We could also decide to create a new, non-distributed persist_source type that uses the simple merging logic described here. This new source variant could be used for small, low-cost queries where we want to optimize for latency at the expense of scalability. (Perhaps our new cost estimations will help?) This helps mitigate the first bullet above, but not the second.

Limit pushdown

Today, Compute has the ability to pass an MFP to the Persist source. The hope is that the source will be able to implement the mapping, filtering, and projection more efficiently than if we added a separate operator to do this on the source's output. (As seen in the recent filter pushdown project.)

One can imagine a similar "limit pushdown" feature -- Compute could notify the source that it only needed N rows from the source, and the source could shut down early once N rows had been emitted.

This requires the source to consolidate data: it would be bad if we shut down after emitting N rows, but those rows had been retracted in a part we hadn't gotten to yet. From a Persist perspective, limit pushdown involves similar work and similar tradeoffs to the original consolidate-on-read design above. However, it may be a more convenient API for Compute to program against.

Do nothing?

Always an option!

Historically, we’ve been hesitant to introduce new features with “performance cliffs”, where a small change to a query can cause a dramatic change in performance, and this design certainly includes such a cliff. However, selects against indexed collections have the same cliff; we’ve been able to explain that feature to users in such a way that they are not frequently surprised by the performance, and many of the major use cases for indices rely on it. The same reasoning may apply to a persist-backed fast path.

Similarly, we could also train users to solve their problems using other more-efficient tools than select-limit queries. (It makes sense that the same problems may have a different “best” solution in different databases!) However, select-limit queries are often the first thing that a new user will try on their brand new source or materialized view; these users may not understand Materialize well enough yet to know about our more differentiated tools, but a slow response to a “simple” query may leave them with a bad first impression.

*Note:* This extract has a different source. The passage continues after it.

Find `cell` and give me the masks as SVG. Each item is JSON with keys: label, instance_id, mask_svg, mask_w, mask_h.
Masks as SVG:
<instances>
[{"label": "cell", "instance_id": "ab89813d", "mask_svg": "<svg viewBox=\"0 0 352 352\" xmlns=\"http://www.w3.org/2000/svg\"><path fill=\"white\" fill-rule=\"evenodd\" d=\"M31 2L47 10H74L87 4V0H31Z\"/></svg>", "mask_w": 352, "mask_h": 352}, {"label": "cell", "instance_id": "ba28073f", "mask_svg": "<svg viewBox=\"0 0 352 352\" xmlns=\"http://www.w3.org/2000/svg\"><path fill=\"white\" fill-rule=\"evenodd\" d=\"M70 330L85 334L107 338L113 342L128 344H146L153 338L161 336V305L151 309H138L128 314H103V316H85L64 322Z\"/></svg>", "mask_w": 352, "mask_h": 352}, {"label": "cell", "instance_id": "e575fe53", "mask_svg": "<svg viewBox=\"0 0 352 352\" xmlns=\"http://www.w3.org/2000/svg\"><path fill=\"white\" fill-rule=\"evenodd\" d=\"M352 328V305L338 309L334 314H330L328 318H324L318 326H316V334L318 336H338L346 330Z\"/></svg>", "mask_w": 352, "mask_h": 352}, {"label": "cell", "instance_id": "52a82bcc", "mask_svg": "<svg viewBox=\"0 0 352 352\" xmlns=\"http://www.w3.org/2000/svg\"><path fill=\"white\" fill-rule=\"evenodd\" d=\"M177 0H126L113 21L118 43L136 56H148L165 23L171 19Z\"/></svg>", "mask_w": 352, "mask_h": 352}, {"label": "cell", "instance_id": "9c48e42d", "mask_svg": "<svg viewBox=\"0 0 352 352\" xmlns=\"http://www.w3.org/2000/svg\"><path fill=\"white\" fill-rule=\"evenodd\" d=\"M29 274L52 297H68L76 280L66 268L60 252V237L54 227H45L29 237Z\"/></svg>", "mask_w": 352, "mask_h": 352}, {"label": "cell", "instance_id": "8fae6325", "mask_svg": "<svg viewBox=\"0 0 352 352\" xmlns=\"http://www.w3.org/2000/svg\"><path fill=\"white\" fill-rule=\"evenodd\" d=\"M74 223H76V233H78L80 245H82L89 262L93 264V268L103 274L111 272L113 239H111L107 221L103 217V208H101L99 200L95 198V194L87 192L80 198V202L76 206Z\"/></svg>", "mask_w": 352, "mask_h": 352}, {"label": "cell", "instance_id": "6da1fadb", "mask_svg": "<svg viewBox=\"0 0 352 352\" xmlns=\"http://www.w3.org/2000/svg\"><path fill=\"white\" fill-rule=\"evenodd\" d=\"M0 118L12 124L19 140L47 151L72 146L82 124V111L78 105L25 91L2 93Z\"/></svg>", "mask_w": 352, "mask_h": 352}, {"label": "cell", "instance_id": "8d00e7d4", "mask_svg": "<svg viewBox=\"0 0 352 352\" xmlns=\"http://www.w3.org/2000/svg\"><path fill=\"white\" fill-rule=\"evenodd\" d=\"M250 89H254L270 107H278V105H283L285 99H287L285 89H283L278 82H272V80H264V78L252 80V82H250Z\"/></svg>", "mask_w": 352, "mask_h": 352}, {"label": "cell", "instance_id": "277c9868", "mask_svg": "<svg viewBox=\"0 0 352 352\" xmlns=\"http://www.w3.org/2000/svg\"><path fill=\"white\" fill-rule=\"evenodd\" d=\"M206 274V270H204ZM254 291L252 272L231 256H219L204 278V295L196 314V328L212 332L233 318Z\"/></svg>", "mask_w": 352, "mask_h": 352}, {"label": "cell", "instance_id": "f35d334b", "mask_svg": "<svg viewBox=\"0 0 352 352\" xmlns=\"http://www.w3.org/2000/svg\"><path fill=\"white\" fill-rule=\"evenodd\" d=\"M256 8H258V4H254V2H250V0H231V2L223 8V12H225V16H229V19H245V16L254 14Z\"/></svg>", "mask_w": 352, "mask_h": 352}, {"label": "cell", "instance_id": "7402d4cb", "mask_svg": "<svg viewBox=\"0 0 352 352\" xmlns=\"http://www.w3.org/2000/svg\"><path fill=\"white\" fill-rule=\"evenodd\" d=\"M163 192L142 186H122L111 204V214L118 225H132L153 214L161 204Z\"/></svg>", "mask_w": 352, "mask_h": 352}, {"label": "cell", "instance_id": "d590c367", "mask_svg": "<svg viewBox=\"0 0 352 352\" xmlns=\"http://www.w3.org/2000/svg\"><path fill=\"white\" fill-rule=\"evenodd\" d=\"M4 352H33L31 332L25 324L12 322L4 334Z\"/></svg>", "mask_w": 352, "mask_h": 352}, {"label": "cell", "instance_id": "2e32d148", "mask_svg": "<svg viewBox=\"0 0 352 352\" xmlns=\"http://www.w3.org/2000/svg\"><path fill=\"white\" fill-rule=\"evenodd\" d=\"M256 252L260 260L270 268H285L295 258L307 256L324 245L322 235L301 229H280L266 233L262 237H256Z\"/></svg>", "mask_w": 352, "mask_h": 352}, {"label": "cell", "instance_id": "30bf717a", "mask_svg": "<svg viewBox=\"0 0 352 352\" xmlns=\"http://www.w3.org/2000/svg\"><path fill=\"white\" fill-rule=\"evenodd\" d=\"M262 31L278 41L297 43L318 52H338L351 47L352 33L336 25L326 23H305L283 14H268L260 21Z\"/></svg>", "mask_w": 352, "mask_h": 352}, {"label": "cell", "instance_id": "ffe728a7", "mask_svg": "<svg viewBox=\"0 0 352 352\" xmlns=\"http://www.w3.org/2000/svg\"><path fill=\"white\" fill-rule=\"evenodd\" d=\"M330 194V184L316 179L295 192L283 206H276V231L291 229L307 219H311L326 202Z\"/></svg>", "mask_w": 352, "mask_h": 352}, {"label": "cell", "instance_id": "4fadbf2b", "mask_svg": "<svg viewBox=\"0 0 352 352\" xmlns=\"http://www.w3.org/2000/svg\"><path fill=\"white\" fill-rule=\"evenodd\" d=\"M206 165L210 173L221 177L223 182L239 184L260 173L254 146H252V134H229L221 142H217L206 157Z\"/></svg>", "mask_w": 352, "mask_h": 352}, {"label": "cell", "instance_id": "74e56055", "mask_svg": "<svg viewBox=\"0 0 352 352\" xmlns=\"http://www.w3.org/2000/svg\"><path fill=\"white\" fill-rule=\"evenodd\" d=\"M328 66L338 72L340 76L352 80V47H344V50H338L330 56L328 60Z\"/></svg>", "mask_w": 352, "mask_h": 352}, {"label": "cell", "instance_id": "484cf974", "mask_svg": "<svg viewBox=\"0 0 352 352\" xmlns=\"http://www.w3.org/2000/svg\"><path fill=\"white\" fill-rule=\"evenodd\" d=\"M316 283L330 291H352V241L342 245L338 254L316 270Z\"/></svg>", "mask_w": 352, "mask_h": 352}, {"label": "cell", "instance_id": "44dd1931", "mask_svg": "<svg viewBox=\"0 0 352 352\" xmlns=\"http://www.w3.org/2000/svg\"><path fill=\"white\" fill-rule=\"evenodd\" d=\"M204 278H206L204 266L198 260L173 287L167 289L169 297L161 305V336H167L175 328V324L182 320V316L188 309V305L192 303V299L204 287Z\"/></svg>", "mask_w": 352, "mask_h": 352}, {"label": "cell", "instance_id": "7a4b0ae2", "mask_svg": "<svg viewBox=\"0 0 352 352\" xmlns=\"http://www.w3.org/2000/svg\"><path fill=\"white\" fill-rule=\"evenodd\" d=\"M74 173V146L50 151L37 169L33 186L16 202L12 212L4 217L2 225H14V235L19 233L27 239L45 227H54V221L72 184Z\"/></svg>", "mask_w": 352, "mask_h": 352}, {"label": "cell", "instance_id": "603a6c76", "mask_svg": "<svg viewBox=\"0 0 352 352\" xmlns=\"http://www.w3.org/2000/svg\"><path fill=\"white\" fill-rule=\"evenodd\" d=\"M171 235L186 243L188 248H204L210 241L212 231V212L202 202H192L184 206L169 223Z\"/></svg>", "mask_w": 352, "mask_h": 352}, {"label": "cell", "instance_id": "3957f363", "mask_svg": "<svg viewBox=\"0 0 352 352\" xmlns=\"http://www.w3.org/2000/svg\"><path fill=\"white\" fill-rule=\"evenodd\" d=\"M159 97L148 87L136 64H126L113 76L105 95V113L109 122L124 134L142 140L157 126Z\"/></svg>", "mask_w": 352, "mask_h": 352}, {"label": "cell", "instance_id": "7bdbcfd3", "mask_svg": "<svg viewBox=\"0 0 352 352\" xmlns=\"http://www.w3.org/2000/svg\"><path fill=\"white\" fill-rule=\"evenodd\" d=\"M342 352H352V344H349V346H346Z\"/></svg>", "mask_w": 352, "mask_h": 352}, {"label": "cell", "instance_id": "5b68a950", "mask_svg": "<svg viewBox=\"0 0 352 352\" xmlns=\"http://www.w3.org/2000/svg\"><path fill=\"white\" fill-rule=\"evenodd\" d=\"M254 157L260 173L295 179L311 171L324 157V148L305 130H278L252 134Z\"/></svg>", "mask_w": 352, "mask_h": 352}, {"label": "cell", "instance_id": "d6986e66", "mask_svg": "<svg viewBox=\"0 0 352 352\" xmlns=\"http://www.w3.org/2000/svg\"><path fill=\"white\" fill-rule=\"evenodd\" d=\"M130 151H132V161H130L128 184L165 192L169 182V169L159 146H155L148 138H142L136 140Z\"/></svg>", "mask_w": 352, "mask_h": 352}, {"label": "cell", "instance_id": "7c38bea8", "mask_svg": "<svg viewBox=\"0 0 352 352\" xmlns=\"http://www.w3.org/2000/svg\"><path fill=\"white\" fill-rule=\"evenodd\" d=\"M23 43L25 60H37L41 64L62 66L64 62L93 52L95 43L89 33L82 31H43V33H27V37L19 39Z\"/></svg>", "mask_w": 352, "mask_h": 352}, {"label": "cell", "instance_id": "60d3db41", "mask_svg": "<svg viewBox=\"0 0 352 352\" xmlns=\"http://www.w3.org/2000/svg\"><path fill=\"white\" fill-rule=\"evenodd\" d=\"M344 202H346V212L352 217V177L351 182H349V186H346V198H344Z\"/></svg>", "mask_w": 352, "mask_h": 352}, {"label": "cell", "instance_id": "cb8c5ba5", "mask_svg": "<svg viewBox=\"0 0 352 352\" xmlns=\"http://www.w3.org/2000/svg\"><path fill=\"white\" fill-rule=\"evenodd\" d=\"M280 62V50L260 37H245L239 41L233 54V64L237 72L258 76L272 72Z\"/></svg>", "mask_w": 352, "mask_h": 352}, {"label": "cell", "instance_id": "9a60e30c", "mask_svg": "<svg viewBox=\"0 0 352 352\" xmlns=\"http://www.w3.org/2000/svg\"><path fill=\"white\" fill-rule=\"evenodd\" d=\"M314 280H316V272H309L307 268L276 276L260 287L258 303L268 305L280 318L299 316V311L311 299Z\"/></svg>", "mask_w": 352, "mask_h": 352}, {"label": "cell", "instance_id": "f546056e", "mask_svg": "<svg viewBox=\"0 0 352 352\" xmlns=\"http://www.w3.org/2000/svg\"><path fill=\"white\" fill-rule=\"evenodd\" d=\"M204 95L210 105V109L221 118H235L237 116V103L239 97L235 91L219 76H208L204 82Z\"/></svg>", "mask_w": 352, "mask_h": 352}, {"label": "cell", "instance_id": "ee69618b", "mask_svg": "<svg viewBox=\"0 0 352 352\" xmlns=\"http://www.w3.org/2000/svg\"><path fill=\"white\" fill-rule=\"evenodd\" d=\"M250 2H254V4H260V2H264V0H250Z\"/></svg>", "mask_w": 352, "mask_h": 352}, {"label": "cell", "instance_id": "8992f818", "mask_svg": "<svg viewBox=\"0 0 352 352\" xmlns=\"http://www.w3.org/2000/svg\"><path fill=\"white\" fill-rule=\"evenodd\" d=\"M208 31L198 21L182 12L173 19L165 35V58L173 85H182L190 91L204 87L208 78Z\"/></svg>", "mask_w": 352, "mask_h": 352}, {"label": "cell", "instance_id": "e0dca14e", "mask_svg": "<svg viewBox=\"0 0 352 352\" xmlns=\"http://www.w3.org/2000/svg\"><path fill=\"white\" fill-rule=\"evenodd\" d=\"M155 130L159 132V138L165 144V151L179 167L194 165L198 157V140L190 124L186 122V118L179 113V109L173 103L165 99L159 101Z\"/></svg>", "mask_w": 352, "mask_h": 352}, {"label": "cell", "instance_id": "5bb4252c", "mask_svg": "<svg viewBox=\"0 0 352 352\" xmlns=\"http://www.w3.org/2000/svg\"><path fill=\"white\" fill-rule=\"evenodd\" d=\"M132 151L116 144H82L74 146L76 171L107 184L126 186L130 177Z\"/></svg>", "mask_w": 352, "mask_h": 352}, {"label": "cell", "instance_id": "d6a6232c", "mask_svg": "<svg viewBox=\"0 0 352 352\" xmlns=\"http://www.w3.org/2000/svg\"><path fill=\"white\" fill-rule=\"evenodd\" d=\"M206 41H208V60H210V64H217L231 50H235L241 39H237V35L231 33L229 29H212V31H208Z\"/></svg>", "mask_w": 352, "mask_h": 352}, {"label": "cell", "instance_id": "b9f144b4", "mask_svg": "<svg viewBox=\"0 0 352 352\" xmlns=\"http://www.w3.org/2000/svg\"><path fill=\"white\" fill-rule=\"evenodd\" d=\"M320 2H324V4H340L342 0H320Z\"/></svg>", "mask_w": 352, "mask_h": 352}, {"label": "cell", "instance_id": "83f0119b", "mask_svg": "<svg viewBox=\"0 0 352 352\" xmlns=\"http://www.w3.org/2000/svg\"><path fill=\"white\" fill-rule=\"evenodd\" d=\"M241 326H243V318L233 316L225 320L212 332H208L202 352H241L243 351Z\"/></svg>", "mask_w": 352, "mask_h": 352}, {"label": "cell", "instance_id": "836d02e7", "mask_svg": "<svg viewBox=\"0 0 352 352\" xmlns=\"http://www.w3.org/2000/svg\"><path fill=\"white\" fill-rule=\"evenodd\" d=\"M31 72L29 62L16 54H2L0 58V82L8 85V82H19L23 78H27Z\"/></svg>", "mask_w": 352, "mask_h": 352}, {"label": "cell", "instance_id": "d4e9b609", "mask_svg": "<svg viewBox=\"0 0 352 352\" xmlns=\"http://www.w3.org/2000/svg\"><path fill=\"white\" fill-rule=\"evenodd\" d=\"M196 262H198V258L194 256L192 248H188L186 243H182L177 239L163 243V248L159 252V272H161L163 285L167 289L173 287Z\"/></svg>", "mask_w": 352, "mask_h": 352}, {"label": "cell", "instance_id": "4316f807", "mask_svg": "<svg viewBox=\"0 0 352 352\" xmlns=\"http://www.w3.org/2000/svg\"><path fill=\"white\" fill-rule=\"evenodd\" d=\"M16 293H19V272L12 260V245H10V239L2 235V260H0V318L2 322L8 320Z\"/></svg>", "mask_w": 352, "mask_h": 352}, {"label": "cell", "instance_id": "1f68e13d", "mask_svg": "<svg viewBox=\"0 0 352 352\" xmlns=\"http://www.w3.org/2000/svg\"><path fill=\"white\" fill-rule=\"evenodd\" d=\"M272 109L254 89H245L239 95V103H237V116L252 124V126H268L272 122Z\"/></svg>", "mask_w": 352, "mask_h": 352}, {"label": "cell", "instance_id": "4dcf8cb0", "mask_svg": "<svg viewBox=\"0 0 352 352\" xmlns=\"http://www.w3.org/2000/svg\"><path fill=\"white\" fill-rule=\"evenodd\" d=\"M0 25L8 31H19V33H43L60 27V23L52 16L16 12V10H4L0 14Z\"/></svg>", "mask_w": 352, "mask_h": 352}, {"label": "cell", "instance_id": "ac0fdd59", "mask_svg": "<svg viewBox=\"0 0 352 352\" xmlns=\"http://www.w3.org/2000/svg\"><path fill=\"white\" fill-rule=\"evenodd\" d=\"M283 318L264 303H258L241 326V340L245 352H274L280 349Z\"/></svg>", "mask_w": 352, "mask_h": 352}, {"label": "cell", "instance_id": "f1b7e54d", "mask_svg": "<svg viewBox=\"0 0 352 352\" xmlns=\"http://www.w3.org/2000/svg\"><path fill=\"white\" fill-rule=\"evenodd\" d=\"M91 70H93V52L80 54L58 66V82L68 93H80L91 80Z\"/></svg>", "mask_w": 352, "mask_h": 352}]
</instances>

If an efficient select-limit is possible without torquing Materialize’s data model too much, we can save our learning curve budget for more fundamental parts of the Materialize experience.

Peek from environmentd? This design suggests doing the Persist read from clusterd, but nothing forces us to read the shard from there; the Persist logic could run just as easily in environmentd. This design keeps the read in clusterd partly to mirror the existing query logic more closely, and partly to help minimize the load on (and risk to) environmentd. In a future where we run many redundant environmentd nodes, we may want to revisit this decision.

Deterministic serialization?

If we want to rely on Persist for consolidation, our data codecs need to be deterministic. (Specifically: two [u8] must decode to the equal values if and only if they are identical.) Otherwise, consolidating before decoding might not give the same results as decoding before consolidating. (And all our ideas for making Persist-source consolidation faster rely on consolidating first.)

Currently, we use Protobuf to serialize our rows, and Protobuf does not guarantee deterministic serialization. (However, our Protobuf library seems to give us deterministic results in practice, given an unchanged schema.) We'll need to add other checks that our serialization is stable to be comfortable relying on this in production.